If you are evaluating ADHDev for real use, start with providers that already have public Partial evidence rather than just inventory presence.

IDE Workflows

  • Cursor

Cursor is currently the clearest public starting point for IDE-style control, Remote View, and session switching.

Extension Workflows

  • Codex extension

This is the extension path with the strongest current public evidence. Other extensions may still appear in inventory or launch surfaces, but they should be treated as exploratory until promoted.

CLI Workflows

  • Claude Code
  • Codex CLI

These run through the hosted PTY/session-host stack and are usually the easiest place to validate remote monitoring and recovery flows.

Known Caveats

IDE support is Electron-first

ADHDev relies on Chrome DevTools Protocol for IDE control. That means Electron-based IDEs are the main target today.

  • Electron-first target set today: Cursor, Windsurf, Kiro, PearAI, Antigravity, Trae
  • Detection/launch coverage: VS Code, VSCodium
  • Not a fit today: non-Electron IDEs such as Zed, IntelliJ, and similar native desktop apps

VS Code family is not the same as Cursor/Windsurf

VS Code and VSCodium can be detected and launched, but they are not the same thing as a native integrated AI IDE. They become much more relevant when you add an extension flow such as Cline, Roo Code, Codex, or Claude Code.

Trae has a real caveat

Trae works for chat and control, but its model and mode controls still rely on generic UI interaction and can fail depending on the app version and layout.

In practice:

  • Reading chat works
  • Sending messages works
  • Remote view works
  • Model switching and mode switching should be treated as partial

Some ACP agents depend on upstream experimental flags

A few ACP adapters depend on upstream features that are still marked experimental by their own tools.

  • Gemini CLI (ACP) currently starts with --experimental-acp
  • Qwen Code (ACP) currently starts with --experimental-skills

These can still be useful, but they should be treated as experimental rather than default-safe choices.

Authentication is still tool-specific

ADHDev does not replace each tool's own login flow.

  • CLI and ACP agents still require their own API keys or login state
  • A missing API key can look like a launch failure if you have not authenticated the underlying tool yet
  • This is especially important for Gemini, Claude, Codex, and many ACP agents

Push notifications are platform-dependent

Push notifications work best when the dashboard is installed as a PWA.

[Stored data]
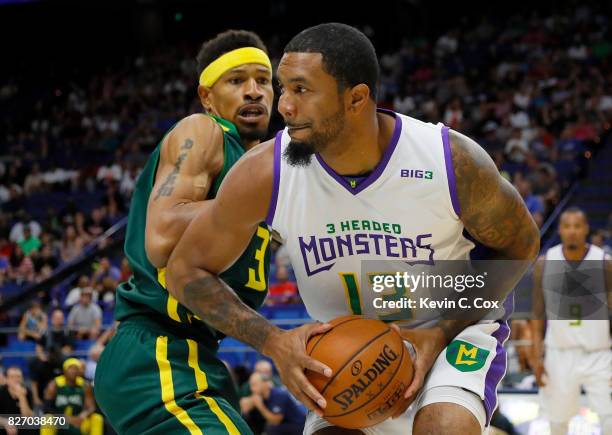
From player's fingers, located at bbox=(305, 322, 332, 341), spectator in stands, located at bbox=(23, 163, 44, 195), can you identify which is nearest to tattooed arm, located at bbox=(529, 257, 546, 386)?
player's fingers, located at bbox=(305, 322, 332, 341)

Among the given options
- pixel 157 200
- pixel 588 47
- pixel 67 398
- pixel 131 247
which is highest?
pixel 157 200

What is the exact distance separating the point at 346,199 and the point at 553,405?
445cm

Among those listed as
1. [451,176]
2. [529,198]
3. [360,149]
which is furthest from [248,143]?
[529,198]

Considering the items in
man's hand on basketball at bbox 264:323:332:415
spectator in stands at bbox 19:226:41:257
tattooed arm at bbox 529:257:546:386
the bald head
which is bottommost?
spectator in stands at bbox 19:226:41:257

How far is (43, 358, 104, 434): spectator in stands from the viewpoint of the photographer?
7188 mm

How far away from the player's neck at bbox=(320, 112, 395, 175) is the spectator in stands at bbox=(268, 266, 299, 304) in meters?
6.98

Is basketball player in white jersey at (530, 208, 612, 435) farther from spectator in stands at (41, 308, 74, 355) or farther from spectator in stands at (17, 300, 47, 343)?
spectator in stands at (17, 300, 47, 343)

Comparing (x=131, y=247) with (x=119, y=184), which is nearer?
(x=131, y=247)

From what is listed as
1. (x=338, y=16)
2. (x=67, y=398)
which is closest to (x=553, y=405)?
(x=67, y=398)

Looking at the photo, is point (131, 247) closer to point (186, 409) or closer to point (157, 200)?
point (157, 200)

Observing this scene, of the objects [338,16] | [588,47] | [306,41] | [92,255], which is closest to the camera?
[306,41]

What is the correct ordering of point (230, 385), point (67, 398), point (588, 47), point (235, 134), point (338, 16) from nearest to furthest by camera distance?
point (230, 385) < point (235, 134) < point (67, 398) < point (588, 47) < point (338, 16)

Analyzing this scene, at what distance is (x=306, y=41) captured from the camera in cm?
279

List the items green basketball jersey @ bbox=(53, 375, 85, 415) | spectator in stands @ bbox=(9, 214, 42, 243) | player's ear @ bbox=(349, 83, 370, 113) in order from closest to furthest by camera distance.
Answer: player's ear @ bbox=(349, 83, 370, 113)
green basketball jersey @ bbox=(53, 375, 85, 415)
spectator in stands @ bbox=(9, 214, 42, 243)
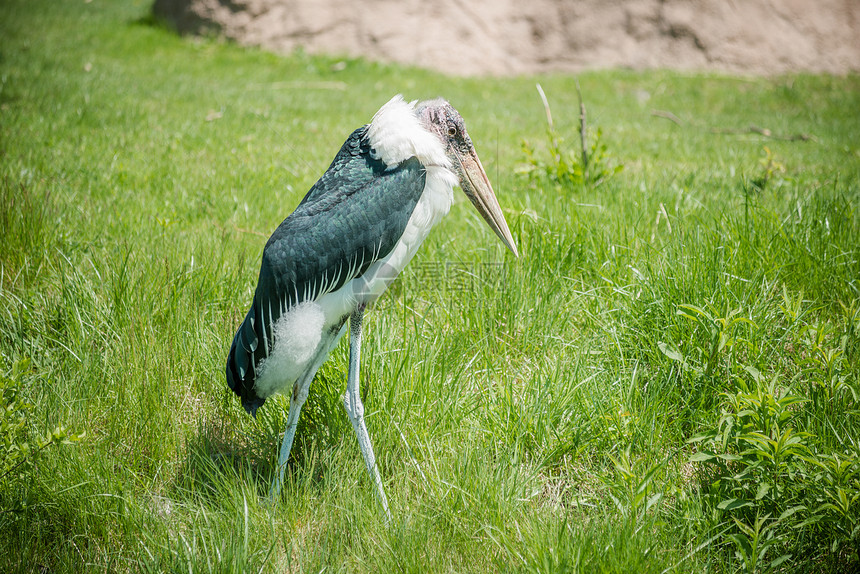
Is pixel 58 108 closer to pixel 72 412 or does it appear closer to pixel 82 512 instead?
pixel 72 412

* _Brief 1_
Rewrite the stretch of the ADHDev guide from "IDE Workflows" through "exploratory until promoted.", putting "Windsurf" in place of "Cursor".
* _Brief 2_
Continue the ADHDev guide, starting after its final sentence.

* _Answer area 1_
IDE Workflows

  • Windsurf

Windsurf is currently the clearest public starting point for IDE-style control, Remote View, and session switching.

Extension Workflows

  • Codex extension

This is the extension path with the strongest current public evidence. Other extensions may still appear in inventory or launch surfaces, but they should be treated as exploratory until promoted.

* _Answer area 2_
  • iOS requires the PWA install path for web push
  • Notification action buttons are not consistently shown across all platforms
  • The notification itself may arrive even when action buttons are not available

Windows currently blocks Node.js 24+

ADHDev currently treats Windows + Node.js 24+ as unsupported for normal npm/global CLI install and startup.

  • The PowerShell one-line installer now bootstraps a portable Node.js 22 runtime when it detects this combination
  • If you plan to use npm install -g adhdev directly on Windows, use Node.js 22.x
  • This is a temporary safeguard until the Windows PTY/session-host path is stable on newer Node releases

Cloud vs Standalone Expectations

Cloud

Use cloud when you need:

  • Access from outside your local network
  • Push notifications
  • Multi-machine management
  • API keys and webhooks

Standalone

Use standalone when you need:

  • A local-only setup
  • No cloud dependency
  • LAN-based monitoring and control

Standalone is great for OSS users and local teams, but cloud-only features such as push notifications and internet-facing remote access are not part of that path.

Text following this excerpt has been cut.